Broadcasters are already very familiar with using proxies in their workflows.”
He says that SMPTE
ST-2110 “is simply too tight in terms of timing” to work as a formal standard
for live media production in the cloud, but adds that the Video Services
Forum (VSF) is already at work with its Cloud to Ground/Ground to
Cloud (CGGC) working group, which launched in 2020.
Among other things,
that working group is examining where a common set of requirements for
ground-to-cloud and cloud-to-ground data transfers would be necessary, and how
best to establish a common technical approach for such data transfers.
Coleman also adds
that working group “is embracing the idea of the timing model being looser in
the cloud, so in my opinion, they are moving in the right direction by focusing
on the data plain, or data transfer area.”
All of this has
quite a way to travel before it would ever become ubiquitous in the wider
industry.
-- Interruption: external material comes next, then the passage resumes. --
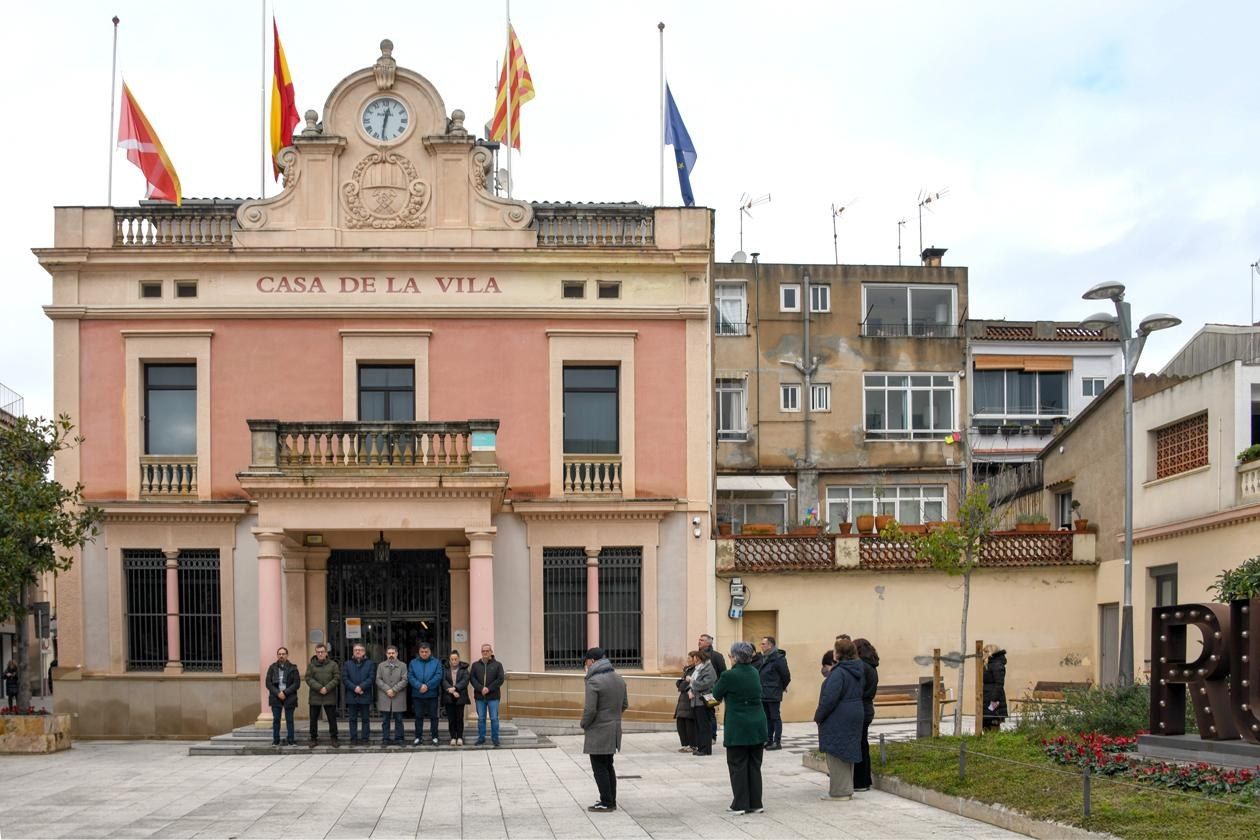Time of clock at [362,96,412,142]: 12:31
For now, he says the primary initial goal is to simply “sensitize
people so that they can become aware that something like this is possible.”
“Broadcasters are still
in this process of continuing to try incremental changes to their workflows in
order to keep working as they move into the cloud,” he says. “What I’m saying
is that an incremental approach won’t ever get you where you want to go. At
some point, you have to make a big break. Before they can make that big break,
they have to understand how it could work using [a cloud-native process]. I
expect there may be a transition period of about five years before broadcasters
are really using the cloud the way it ought to be used for live production. But
I do think it is inevitable that it will happen.”